**To do:** Return the entries below verbatim. Pictures stay out.

Stored data:
==========

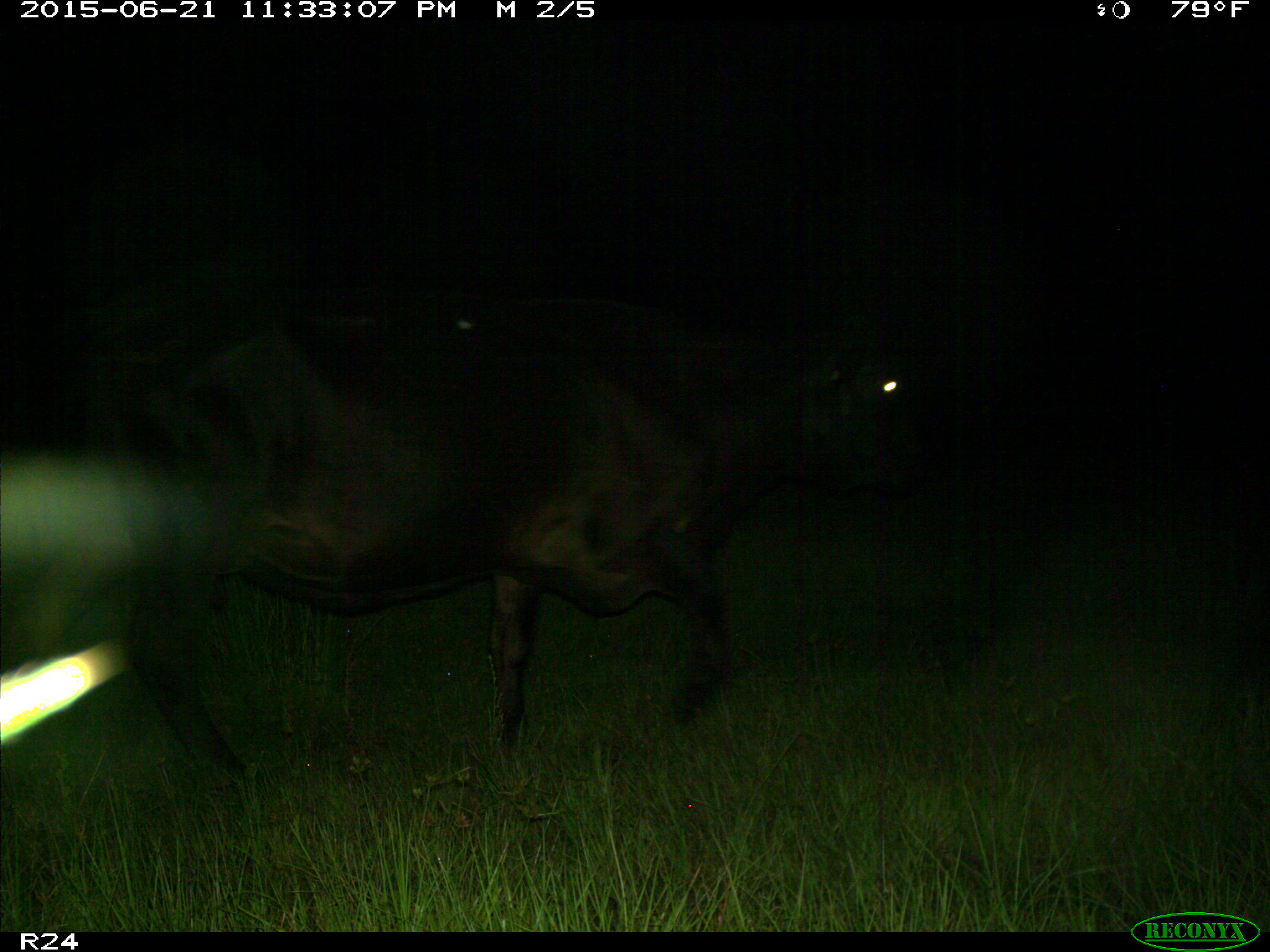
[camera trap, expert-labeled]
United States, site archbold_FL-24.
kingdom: Animalia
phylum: Chordata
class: Mammalia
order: Artiodactyla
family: Bovidae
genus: Bos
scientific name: Bos taurus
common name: domestic cow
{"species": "Bos taurus (domestic cow)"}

==========

**Exercise result:**
[camera trap, expert-labeled]
United States, site archbold_FL-24.
kingdom: Animalia
phylum: Chordata
class: Mammalia
order: Artiodactyla
family: Bovidae
genus: Bos
scientific name: Bos taurus
common name: domestic cow
{"species": "Bos taurus (domestic cow)"}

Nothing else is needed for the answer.